Consent in the context of the GDPR means any freely given, specific, informed and unambiguous indication of the patient’s wishes his / her personal data to be processed for a specific reason.
- Explicit consent is the tool that should be used when legitimising the use of special category data, which in this case, is the use of the medical related information of the patients.
- Genuine consent should put individuals in control, build patient trust and engagement, and enhance your reputation.
Relying on inappropriate or invalid consent could destroy trust and harm the reputation of your practice – and could result in hefty fines. However, it should become clear that a practice doesn’t have to rely on consent and can collect and use health data if the processing is necessary for the purposes of preventive or occupational medicine, medical diagnosis, provision of health or social care or treatment, management of health or social care systems and services, under a contract with a health professional or another person subject to professional secrecy under law (the ‘medical care’ ground).
Consent is not required if the processing is necessary for the public’s interest for public health reasons (the ‘public health’ ground), or if the practice can argue that the processing is necessary for scientific research.
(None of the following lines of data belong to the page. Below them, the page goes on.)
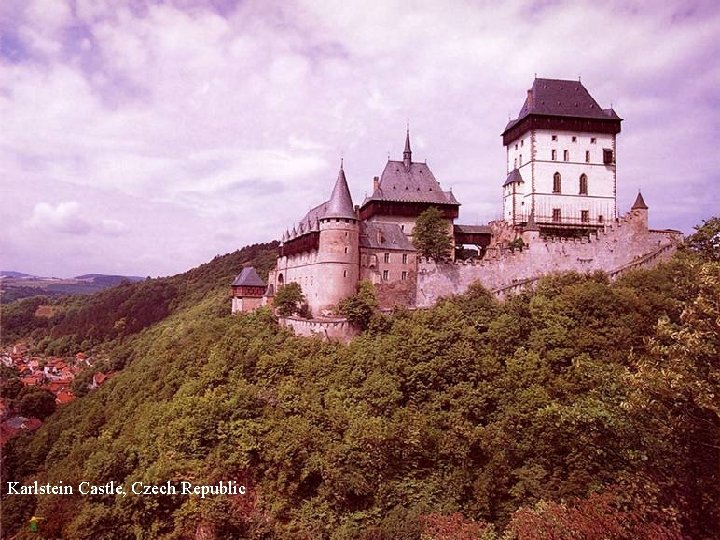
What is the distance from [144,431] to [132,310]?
61078 mm

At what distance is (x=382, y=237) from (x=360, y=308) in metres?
6.56

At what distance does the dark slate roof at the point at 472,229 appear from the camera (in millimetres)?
42125

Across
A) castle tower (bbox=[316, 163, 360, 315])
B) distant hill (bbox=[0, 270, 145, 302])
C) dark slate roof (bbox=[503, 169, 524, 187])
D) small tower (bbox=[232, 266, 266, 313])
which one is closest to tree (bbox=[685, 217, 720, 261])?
dark slate roof (bbox=[503, 169, 524, 187])

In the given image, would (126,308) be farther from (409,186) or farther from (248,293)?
(409,186)

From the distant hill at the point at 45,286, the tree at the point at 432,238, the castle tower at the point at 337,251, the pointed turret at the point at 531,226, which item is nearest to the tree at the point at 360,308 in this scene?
the castle tower at the point at 337,251

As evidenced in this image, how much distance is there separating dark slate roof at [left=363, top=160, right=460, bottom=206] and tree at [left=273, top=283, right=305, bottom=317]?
8962mm

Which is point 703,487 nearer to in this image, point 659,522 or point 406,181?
point 659,522

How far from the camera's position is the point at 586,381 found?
22.4m

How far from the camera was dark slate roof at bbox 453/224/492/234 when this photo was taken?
42125mm

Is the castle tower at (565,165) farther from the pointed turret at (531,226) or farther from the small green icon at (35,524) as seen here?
the small green icon at (35,524)

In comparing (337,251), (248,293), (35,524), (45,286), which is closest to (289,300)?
(337,251)

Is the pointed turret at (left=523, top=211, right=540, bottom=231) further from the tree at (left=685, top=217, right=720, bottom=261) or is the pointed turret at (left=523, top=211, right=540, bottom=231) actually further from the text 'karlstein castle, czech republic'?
the tree at (left=685, top=217, right=720, bottom=261)

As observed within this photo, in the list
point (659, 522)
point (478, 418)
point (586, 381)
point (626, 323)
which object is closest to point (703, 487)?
point (659, 522)

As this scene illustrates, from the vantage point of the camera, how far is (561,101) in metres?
43.3
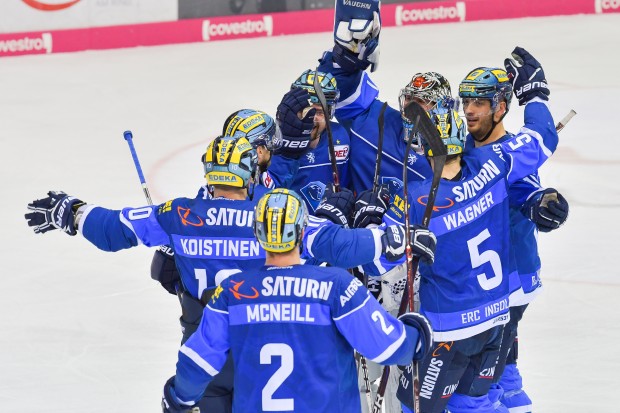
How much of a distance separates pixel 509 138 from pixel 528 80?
0.29 meters

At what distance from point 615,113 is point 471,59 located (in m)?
2.09

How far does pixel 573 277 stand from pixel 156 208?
141 inches

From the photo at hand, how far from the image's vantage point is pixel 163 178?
923 cm

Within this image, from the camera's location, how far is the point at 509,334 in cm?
529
The same requirements exist in the new UK’s Data Protection Act 2018 and the Irish Data Protection Act which incorporate GDPR into national law.
Consent and Children
One of the most unclear articles in the GDPR is the article regarding the age of consent relating to children/minors. The GDPR states that the age should be somewhere between 13 to 16, and Member states are the empowered to decide on the exact age a minor reaches the age of consent in providing his/her personal data and how it is used. The reason for this is simple – different member states have different views on what the correct age should be and the difference stems from a cultural perspective.
Most member states have already decided, whether by introducing a legal act or in its draft legal act version what the particular age of consent should be when it comes to minors in their jurisdiction. The following graphics will make this matter very clear:
For example, if the given minor is based in Ireland the dental practices should collect Consent form their patients who are minors if they are 16 or above and would not need parental consent, and the dental practices in the UK could do this if the patients are 13 or above and would not need parental consent.
It’s also important to highlight when relying on parental consent you need to also demonstrate the “reasonable efforts” your practice has taken to verify that the person providing that consent is indeed a parental figure.
Minors have autonomy over any data that’s collected “in the context of preventative or counseling services offered directly to a child”. This means that, for example, if a child/minor tells a dentist that they are being abused, the dentist doesn’t need consent from the parental figure to report the incident to the authorities.
Disclaimer: The content of this article is intended to provide a general guide to the subject matter, it is not legal advice and should not be treated as one. Specialist advice should be sought about your specific circumstances.